### Passage to read
--

Re: Why my Spark job is slow and it throws OOM which leads YARN killing executors?

Umesh Kacha Sat, 12 Sep 2015 13:56:37 -0700

Hi Richard, thanks much for the reply. If I dont create threads job runs
too slow since I have thousand jobs or thousand hive partitions directory
to process. hiveContext.sql(...) runs fine and creates output as I expected
do I need to call any action method really? Job works fine as expected I am
just hitting physical memory limit and YARN kills executor I saw it in YARN
logs. I believe because of group by queries lots shuffle data moves around
and creates mess. Please guide.


On Sun, Sep 13, 2015 at 2:09 AM, Richard W. Eggert II <
richard.egg...@gmail.com> wrote:

> Without a stack trace, I can't say for certain what is causing your
> OutOfMemoryError, but I do see a number of problems with your code.
>
> First of all, given that Spark is a parallel processing framework, it is
> almost never necessary to manually create a thread pool within the driver.
> You should instead chain together some RDDs and let Spark parallelize the
> work on the cluster for you.
>
> Secondly, unless I'm mistaken, SQLContext.sql (which HiveContext inherits)
> does not actually execute your SQL query. It just creates a DataFrame that
> represents the query. You have to invoke one of DataFrame's "action"

--

### Dataset content
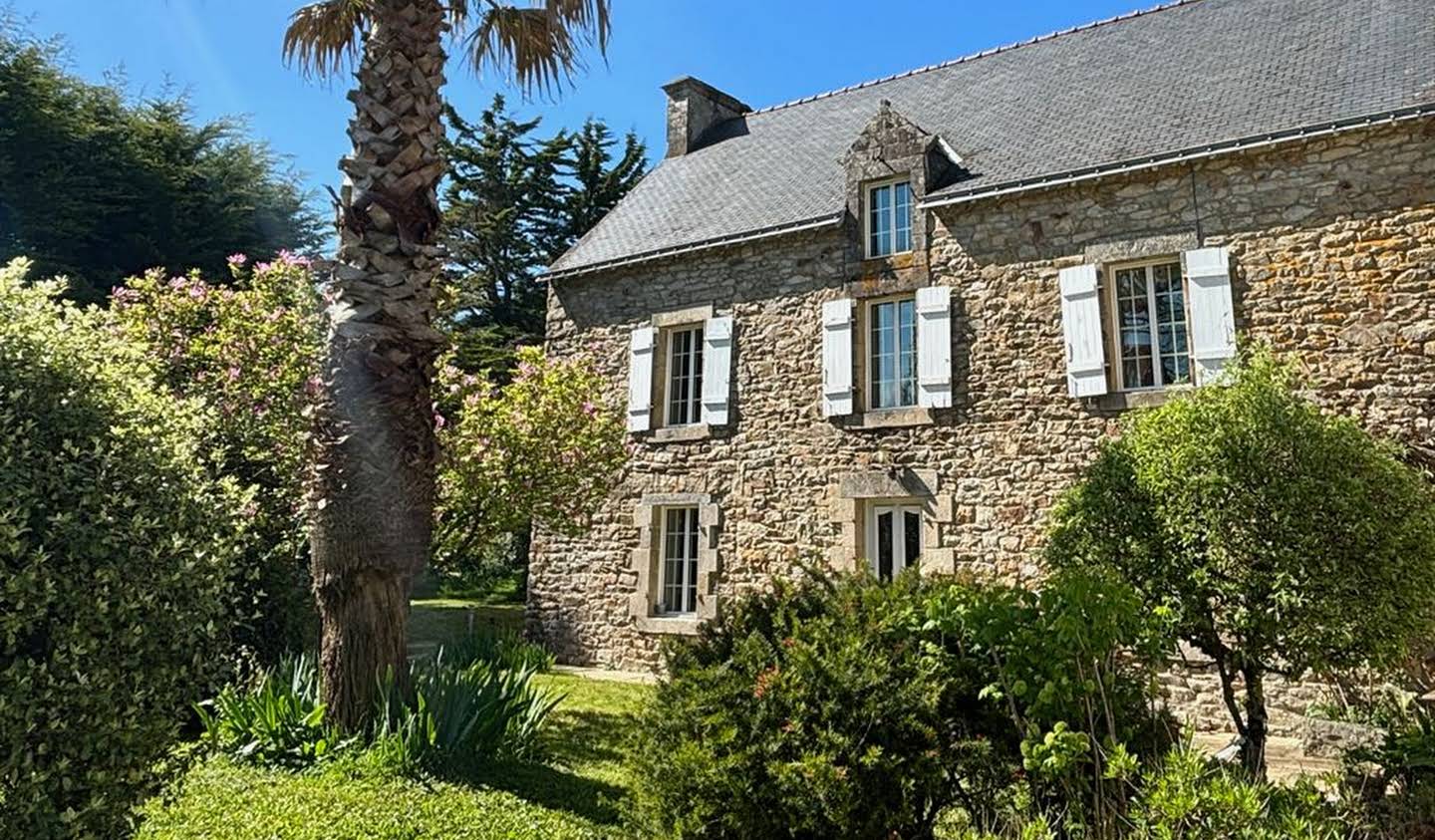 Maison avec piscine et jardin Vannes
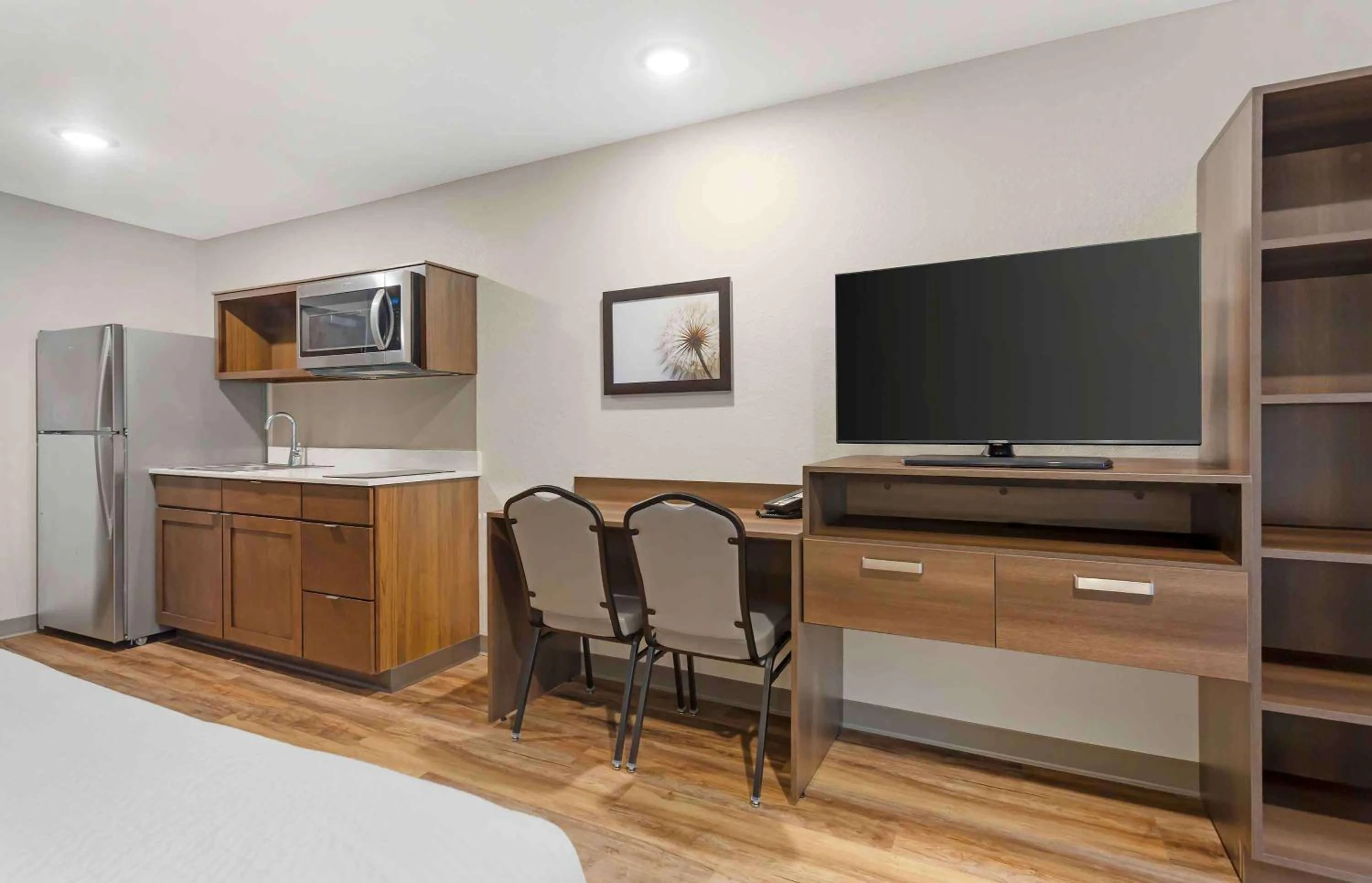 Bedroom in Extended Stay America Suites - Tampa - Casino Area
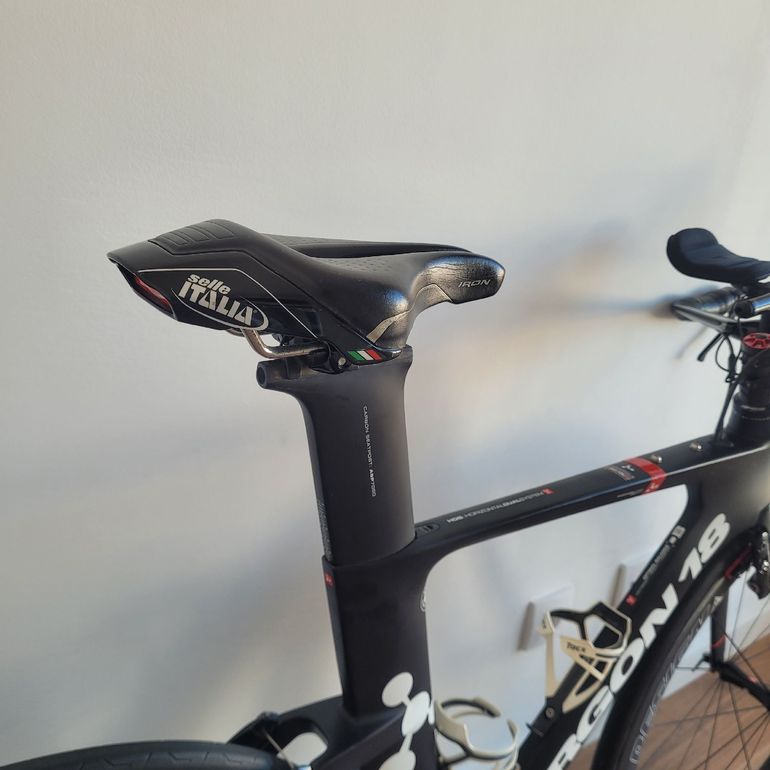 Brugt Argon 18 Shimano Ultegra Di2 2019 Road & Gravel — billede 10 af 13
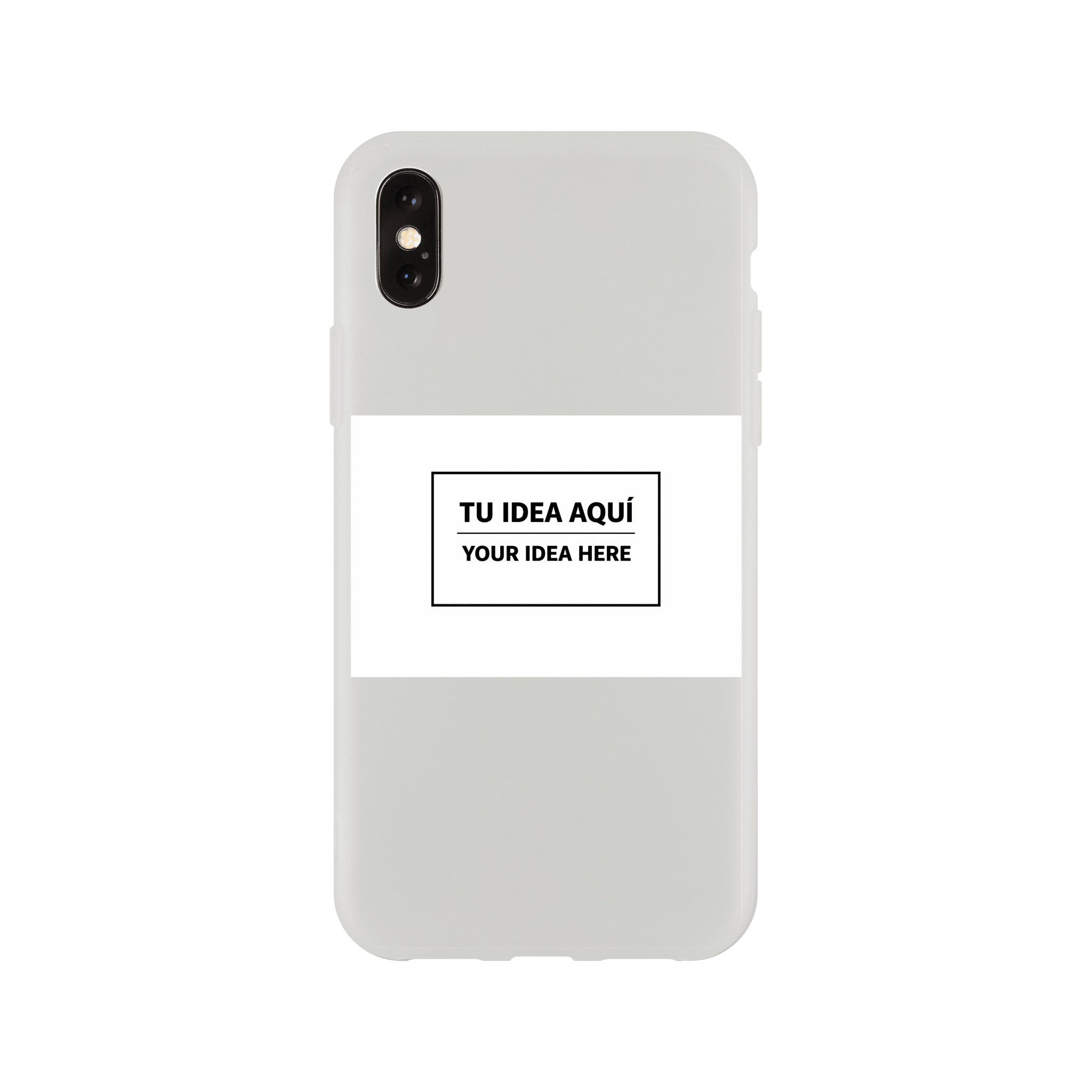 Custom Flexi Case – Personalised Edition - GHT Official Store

--

### Exercise requirements
In the forum reply, how does the part from "Hi Richard, thanks" to "mess. Please guide." read with "YARN" switched to "Mesos"?

### Answer to this exercise
Hi Richard, thanks much for the reply. If I dont create threads job runs
too slow since I have thousand jobs or thousand hive partitions directory
to process. hiveContext.sql(...) runs fine and creates output as I expected
do I need to call any action method really? Job works fine as expected I am
just hitting physical memory limit and Mesos kills executor I saw it in Mesos
logs. I believe because of group by queries lots shuffle data moves around
and creates mess. Please guide.